• _THE TASK_
Can you write out every line of the data, as a numbered list with blank lines dropped, from the line containing "How great a" through the final line of the data?

• _DATA LISTING_
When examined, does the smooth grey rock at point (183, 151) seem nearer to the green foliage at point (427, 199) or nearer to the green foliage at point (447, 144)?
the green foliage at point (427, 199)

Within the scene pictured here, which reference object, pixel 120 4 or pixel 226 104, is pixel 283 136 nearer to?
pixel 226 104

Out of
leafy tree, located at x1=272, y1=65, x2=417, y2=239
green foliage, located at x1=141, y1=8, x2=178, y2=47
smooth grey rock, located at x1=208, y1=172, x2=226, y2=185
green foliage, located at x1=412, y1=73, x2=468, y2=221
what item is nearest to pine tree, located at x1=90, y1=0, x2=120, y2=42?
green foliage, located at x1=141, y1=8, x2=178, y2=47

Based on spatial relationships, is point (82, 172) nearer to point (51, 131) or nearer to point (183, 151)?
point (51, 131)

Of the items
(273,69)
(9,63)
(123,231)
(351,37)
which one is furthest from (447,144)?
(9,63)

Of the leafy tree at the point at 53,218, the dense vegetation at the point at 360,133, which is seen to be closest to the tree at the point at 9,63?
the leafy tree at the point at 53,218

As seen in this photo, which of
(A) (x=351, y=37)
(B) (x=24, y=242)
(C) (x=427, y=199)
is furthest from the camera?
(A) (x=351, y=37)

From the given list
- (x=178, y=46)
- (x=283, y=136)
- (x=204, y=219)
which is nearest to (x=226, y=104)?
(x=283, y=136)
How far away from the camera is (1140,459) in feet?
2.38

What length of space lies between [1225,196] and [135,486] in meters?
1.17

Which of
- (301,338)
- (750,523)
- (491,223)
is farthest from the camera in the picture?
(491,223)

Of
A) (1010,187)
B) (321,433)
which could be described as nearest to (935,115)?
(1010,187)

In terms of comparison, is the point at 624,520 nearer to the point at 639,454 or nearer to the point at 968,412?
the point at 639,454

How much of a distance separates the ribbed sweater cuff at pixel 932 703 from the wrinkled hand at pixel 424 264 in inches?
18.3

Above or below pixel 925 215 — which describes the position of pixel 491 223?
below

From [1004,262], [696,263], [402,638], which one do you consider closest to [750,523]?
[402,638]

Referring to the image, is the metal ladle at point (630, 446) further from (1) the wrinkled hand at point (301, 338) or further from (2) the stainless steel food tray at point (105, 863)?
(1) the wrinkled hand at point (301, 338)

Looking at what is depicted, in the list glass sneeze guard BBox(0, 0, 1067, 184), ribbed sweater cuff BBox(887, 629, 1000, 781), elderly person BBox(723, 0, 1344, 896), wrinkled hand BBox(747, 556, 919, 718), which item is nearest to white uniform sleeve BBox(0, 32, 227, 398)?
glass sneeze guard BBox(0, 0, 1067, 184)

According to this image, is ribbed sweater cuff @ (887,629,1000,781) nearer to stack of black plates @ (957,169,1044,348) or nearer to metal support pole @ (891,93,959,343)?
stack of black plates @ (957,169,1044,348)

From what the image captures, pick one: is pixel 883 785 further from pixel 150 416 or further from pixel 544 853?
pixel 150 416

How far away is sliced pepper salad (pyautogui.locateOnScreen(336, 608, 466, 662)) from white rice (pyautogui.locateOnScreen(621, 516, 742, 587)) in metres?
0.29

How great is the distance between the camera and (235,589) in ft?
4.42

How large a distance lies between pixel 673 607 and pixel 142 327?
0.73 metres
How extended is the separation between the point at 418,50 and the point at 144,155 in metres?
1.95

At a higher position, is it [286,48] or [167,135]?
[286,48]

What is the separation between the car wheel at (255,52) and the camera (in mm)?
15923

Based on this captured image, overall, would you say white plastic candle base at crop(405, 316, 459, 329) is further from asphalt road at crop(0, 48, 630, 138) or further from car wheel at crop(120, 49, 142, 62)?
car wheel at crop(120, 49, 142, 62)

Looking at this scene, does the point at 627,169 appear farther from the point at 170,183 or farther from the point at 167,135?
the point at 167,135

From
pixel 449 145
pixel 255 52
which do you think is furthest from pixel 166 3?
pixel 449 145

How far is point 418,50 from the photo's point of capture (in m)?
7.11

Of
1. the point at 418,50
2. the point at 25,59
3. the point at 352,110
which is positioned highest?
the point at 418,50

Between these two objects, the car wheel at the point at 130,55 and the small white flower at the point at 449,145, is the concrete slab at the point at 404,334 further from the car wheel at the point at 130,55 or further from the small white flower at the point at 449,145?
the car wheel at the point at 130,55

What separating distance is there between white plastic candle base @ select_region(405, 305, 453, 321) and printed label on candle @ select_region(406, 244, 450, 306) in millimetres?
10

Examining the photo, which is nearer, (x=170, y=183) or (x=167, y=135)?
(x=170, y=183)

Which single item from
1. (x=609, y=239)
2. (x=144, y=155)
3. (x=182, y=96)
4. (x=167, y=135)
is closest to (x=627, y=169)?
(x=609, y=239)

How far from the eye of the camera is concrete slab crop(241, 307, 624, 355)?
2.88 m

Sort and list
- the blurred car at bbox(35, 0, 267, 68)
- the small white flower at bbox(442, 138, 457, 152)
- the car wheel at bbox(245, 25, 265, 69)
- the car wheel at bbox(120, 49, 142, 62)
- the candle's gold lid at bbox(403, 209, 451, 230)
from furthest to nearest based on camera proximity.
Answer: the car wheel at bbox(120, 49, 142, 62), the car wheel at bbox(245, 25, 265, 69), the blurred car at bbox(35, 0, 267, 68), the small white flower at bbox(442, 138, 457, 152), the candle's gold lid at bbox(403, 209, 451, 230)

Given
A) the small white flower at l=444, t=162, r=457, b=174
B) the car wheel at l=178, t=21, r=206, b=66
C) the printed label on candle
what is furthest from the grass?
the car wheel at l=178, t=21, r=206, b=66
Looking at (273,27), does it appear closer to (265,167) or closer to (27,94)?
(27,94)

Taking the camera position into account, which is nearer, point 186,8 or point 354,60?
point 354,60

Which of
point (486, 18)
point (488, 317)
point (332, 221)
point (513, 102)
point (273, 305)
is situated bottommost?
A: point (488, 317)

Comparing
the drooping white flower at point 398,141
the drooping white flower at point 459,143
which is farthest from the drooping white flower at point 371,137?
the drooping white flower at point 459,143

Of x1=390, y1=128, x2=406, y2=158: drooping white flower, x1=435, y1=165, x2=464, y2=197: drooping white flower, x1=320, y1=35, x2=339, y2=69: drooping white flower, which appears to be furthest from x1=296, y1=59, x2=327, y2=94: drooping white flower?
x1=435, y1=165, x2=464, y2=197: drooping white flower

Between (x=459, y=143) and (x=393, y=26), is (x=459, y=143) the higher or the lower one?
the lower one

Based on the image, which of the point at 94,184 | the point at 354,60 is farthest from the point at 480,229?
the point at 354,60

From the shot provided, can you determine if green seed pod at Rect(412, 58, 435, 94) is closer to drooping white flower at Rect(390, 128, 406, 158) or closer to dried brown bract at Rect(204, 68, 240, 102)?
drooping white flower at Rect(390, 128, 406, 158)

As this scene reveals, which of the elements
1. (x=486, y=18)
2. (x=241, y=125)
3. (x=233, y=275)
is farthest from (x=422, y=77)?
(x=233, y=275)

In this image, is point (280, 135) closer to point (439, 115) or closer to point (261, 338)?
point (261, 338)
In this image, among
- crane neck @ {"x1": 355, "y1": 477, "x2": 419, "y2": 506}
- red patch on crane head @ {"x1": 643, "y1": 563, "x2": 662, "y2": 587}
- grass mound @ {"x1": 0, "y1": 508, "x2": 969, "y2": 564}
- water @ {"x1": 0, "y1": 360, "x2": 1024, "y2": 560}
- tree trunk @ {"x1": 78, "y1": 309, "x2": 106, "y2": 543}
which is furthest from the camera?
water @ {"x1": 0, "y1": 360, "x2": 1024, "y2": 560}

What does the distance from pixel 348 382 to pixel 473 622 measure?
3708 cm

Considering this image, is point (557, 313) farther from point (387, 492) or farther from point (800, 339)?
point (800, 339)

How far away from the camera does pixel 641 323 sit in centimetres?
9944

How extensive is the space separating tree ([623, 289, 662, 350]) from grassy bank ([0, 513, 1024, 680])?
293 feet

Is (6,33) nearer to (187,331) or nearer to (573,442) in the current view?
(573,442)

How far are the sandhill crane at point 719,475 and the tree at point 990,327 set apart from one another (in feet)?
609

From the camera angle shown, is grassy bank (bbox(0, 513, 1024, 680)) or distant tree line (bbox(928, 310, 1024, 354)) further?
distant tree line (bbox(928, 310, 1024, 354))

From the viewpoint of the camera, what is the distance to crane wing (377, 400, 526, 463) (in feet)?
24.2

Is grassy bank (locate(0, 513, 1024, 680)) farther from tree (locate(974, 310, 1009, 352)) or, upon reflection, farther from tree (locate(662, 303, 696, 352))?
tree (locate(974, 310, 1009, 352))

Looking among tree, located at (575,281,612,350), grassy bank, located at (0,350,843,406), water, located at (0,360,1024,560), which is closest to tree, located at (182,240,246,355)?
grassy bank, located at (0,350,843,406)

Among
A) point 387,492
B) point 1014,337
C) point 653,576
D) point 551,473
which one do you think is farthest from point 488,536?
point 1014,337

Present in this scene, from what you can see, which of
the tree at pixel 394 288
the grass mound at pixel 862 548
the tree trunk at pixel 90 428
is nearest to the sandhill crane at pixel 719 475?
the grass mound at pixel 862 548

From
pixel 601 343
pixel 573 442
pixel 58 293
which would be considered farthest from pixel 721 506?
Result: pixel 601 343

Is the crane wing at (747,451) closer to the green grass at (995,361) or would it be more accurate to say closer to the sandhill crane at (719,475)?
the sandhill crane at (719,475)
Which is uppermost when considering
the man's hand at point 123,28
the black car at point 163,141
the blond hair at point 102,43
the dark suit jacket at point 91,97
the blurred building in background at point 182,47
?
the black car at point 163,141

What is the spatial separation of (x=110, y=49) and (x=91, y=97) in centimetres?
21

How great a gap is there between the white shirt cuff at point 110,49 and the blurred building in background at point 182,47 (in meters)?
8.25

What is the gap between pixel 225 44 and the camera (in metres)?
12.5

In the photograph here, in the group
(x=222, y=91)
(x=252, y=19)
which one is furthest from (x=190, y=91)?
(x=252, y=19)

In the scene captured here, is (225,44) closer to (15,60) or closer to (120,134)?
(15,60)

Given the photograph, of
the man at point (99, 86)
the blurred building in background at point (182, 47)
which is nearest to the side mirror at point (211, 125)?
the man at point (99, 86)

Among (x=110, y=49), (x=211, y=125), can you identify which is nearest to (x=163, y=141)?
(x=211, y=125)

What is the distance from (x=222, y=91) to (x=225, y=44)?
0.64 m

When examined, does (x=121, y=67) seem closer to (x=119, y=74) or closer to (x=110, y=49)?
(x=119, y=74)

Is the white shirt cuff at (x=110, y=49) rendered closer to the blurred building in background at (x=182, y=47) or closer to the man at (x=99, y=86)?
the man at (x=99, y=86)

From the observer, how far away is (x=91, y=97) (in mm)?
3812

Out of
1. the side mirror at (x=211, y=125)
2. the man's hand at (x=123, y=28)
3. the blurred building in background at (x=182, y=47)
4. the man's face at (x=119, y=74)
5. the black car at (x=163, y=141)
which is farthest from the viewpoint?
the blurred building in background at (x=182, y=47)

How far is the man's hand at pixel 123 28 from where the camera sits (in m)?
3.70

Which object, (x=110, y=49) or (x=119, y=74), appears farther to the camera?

• _RESULT_
1. How great a gap is there between the white shirt cuff at point 110,49 and the blurred building in background at point 182,47 (in meters)?
2. 8.25
3. What is the gap between pixel 225 44 and the camera (in metres)?
4. 12.5
5. In the photograph here, in the group
6. (x=222, y=91)
7. (x=252, y=19)
8. which one is furthest from (x=190, y=91)?
9. (x=252, y=19)
10. In the scene captured here, is (225,44) closer to (15,60) or closer to (120,134)?
11. (15,60)
12. Given the photograph, of
13. the man at point (99, 86)
14. the blurred building in background at point (182, 47)
15. which is nearest to the side mirror at point (211, 125)?
16. the man at point (99, 86)
17. Among (x=110, y=49), (x=211, y=125), can you identify which is nearest to (x=163, y=141)?
18. (x=211, y=125)
19. What is the distance from (x=222, y=91) to (x=225, y=44)?
20. 0.64 m
21. When examined, does (x=121, y=67) seem closer to (x=119, y=74) or closer to (x=110, y=49)?
22. (x=119, y=74)
23. Is the white shirt cuff at (x=110, y=49) rendered closer to the blurred building in background at (x=182, y=47) or closer to the man at (x=99, y=86)?
24. the man at (x=99, y=86)
25. From the observer, how far away is (x=91, y=97) (in mm)?
26. 3812
27. Out of
28. 1. the side mirror at (x=211, y=125)
29. 2. the man's hand at (x=123, y=28)
30. 3. the blurred building in background at (x=182, y=47)
31. 4. the man's face at (x=119, y=74)
32. 5. the black car at (x=163, y=141)
33. which is farthest from the viewpoint?
34. the blurred building in background at (x=182, y=47)
35. How far is the man's hand at pixel 123 28 from where the camera sits (in m)?
36. 3.70
37. Which object, (x=110, y=49) or (x=119, y=74), appears farther to the camera?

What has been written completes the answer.